Je me sens parfois comme Nietzsche jugeant bon, dans Ecce homo, de livrer à l’impression le détail de ses habitudes alimentaires, comme son goût pour le « cacao fortement dégraissé », persuadé qu’il était que rien de ce qui le concernait ne pouvait être absolument sans intérêt (et le pire est que ce sont des pages qu’on lit, en effet, avec un certain plaisir ; des pages qui, peut-être, survivront à Ainsi parlait Zarathoustra).

Michel Houellebecq, Ennemis publics, Flammarion-Grasset, pp. 47-48.

David Farreny, 18 sept. 2009
absence

Ossip Ossipovitch Apraxin / De la petite noblesse du Gouvernement de Toula, / Vous en souvenez-vous, abonnés du théâtre Michel et du Cirque, / Promeneurs de la promenade des Harengs, rue grande Morskaïa, le dimanche ? Peut-être est-ce le dimanche qui fait passage. Où êtes-vous, promeneurs de la promenade des Harengs, et dans quelle cendre valsez-vous ? Pourquoi n’ai-je pas marché parmi vous ? Pourquoi le jour se lève-t-il sans moi sur Valparaiso, sur la place de Raguse, sur Fialta et sur le printemps à Fialta, et se couche-t-il sur la baie de Vigo sans une pensée pour moi ? « Il y eut du bonheur sans moi, aux rives de Coppet » (vérif.). L’absence est le mode le plus répandu de notre rapport au monde.
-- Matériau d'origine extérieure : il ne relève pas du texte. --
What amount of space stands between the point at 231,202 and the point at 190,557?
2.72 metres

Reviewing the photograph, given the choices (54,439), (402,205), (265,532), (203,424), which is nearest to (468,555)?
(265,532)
Renaud Camus, « dimanche 31 mai 1987 », Vigiles. Journal 1987, P.O.L., p. 243.

David Farreny, 5 nov. 2010
cent

En vérité, c’est une chose peu commune, qu’une forêt de trente lieues de longueur, dont les arbres plantés sur une glace couleur de céladon s’élèvent orgueilleusement jusques aux nues, et conservent malgré la rigueur des hivers leur première verdure. Cette forêt de toutes parts est fermée de roches et de montagnes, qui n’ont rien d’affreux que le nom, chargées de neiges jusqu’à la cime, et de pins, qui dans la diversité de leurs couleurs font le plus doux mélange du monde. Du flanc de ces rochers vous voyez des torrents que la nature a glacés, et tient en l’air suspendus, pour s’être voulu précipiter sans son aveu. Ô la belle chose ! Une forêt se voit en cent endroits ; cent roches se voient sur un torrent ; cent torrents, cent roches et cent montagnes se mirent dans une glace ; et toutes, par une réflexion continuelle des unes aux autres, font voir un paysage et des perspectives, dont la beauté et la naïveté surpassent nos idées.

Antoine François Payen, « Le voyage de Suède », Les voyages de Monsieur Payen dédiés à Monseigneur de Lionne, Étienne Loyson.

David Farreny, 21 avr. 2013
pleine

Et sans nous lasser, dans nos rêves enfiévrés de désir, nous reprenons la quête tâtonnante, explorant de ce passé chaque détail, chaque pli. Et le sentiment nous vient alors que nous n’avons pas eu notre pleine mesure de vie et d’amour, mais ce que nous laissâmes échapper, nul repentir ne peut nous le rendre.

Ernst Jünger, Sur les falaises de marbre, Gallimard, p. 9.

Cécile Carret, 27 août 2013
habitacle

L’habitacle roule vers le Nord, les amples et veloutés nuages dont la frange supérieure réalise la lumière roulent vers le Sud. Par mon seul regard souverain qui ne peut rien posséder mais qui peut tout recevoir, je jouis de la douceur solide de l’habitacle et de la légèreté lumineuse des nuages. Ces deux couvertures me protègent de tout excès de dépense pendant que je traverse les nobles provinces.

Jean-Pierre Vidal, « Quelques heures de silence », «  Théodore Balmoral  » n° 71, printemps-été 2013, p. 109.